Sweden brought beer of type IIB, called mellanöl, to grocery stores before Finland on 1 October 1965, and removed it from there on 1 July 1977 because of adverse effects of alcohol. The alcohol content of mellanöl varied between 3.6% and 4.5% alcohol by weight. Beverages of the same strength were taken into use in restaurants and liquor stores on 1 July 1992 with the tax class III and was called "öl av mellanölstyp" (middle-strength type of beer"). The tax class was removed on 1 January 1998.

===Beer of class IIB===
Mellanöl originally referred to a Swedish tax class of beer of 3.6% alcohol by weight. Today alcohol in Sweden is measured by volume, and mellanöl corresponds to around 4.6% of alcohol by volume.

Sales of mellanöl at grocery stores started in Sweden in October 1965. Right from the first day there were over 35 kinds of mellanöl to choose from. Selling mellanöl in grocery stores was still not allowed on Sundays or after 8 PM, the beer was covered with white plastic sheets during that time.
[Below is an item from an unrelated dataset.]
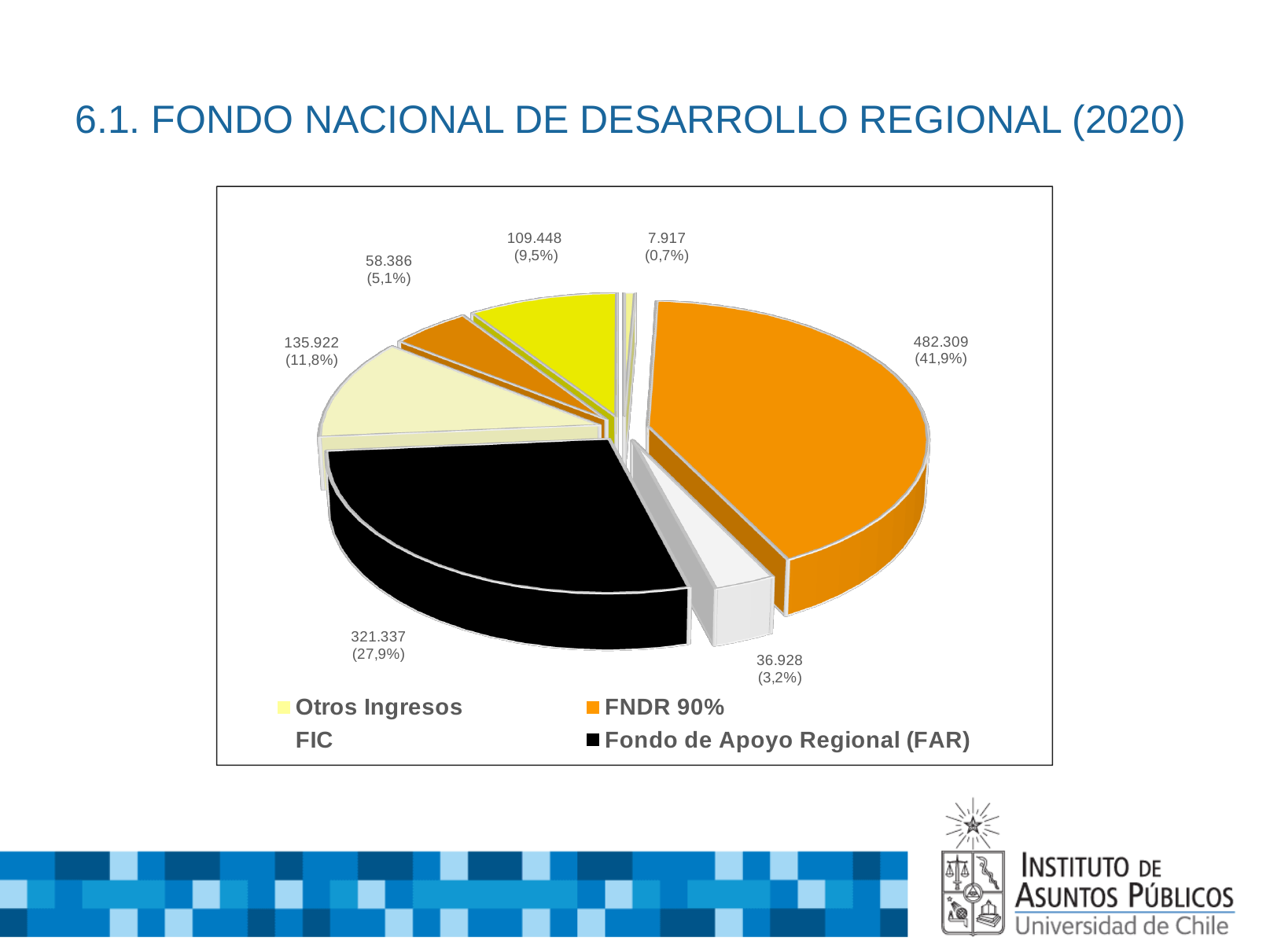
What percentage share does the Fondo de Apoyo Regional (FAR) slice have? 27,9% What type of chart is shown on the slide? Pie chart What is the value of the smallest slice in the pie? 7.917 What is the value shown for the Fondo de Apoyo Regional (FAR) slice? 321.337 How many slices does the pie chart have? 7 What is the value shown for the Otros Ingresos slice? 7.917 What percentage share does the FNDR 90% slice have? 41,9% What is the value shown for the FNDR 90% slice? 482.309 Which is larger, the Otros Ingresos slice or the Fondo de Apoyo Regional (FAR) slice? Fondo de Apoyo Regional (FAR) What is the difference between the FNDR 90% value and the Fondo de Apoyo Regional (FAR) value? 160.972 Which legend category has the largest slice of the pie? FNDR 90% How many entries does the legend list? 4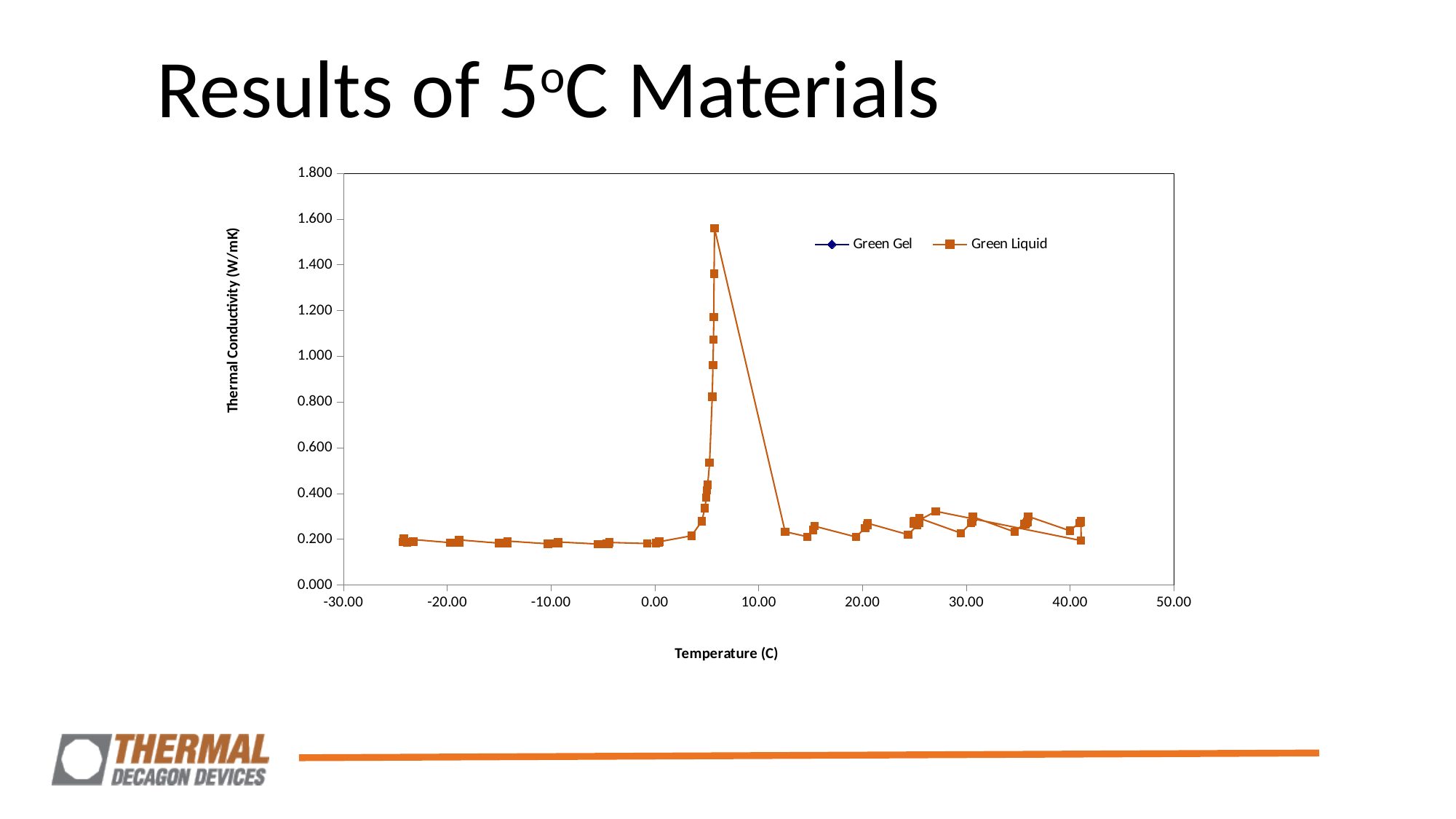
Is the peak value of the Green Liquid series greater or less than 1.600? less Between the peak near 5.00 C and about 12.00 C, do the Green Liquid values rise or fall? fall What kind of chart is shown on the slide? line chart What are the two series named in the legend? Green Gel and Green Liquid Is the Green Liquid value at about -20.00 C greater or less than 0.400? less Between about 0.00 C and 5.00 C, do the Green Liquid values rise or fall? rise Is the peak value of the Green Liquid series greater or less than 1.400? greater How many series does the legend list? 2 What is the maximum value shown on the y axis? 1.800 Which is larger for Green Liquid: the value at the peak near 5.00 C or the value at about 20.00 C? the peak near 5.00 C What is the label of the y axis? Thermal Conductivity (W/mK)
The easy availability of mellanöl was seen as a contributing factor to the long-term effects of alcohol among the Swedish youth and sales of mellanöl at grocery stores ended on 1 July 1977.

===After July 1977===
As mellanöl was only available for sale at Systembolaget after July 1977, mellanöl lost its popularity among the Swedish youth because of its now more difficult availability, losing ground to strong beer.

Swedish breweries have since reintroduced middle-strength beer in the late 1980s, such as 3½ from Spendrups and Three Towns from Pripps. Imported middle-strength beer became available in Sweden in the 1980s.

On 1 July 1992 two new types of beer in the tax class III were introduced in Sweden, of which one corresponds to beer of 3.6% to 4.5% alcohol by volume. These types of beer were called "öl av mellanölstyp" ("beer of the middle beer type") and had a lower tax class.

Since 1 January 1998 all beer in Sweden of over 2.8% alcohol by volume has been taxed by the same amount per litre and "öl av mellanölstyp" as a separate tax class was discontinued. The concept of mellanöl still remains in trademarks and at restaurants. The amount of tax was originally 1.47 Swedish krona, but it has been increased many times and since 1 January 2017 the tax is at 2.02 krona.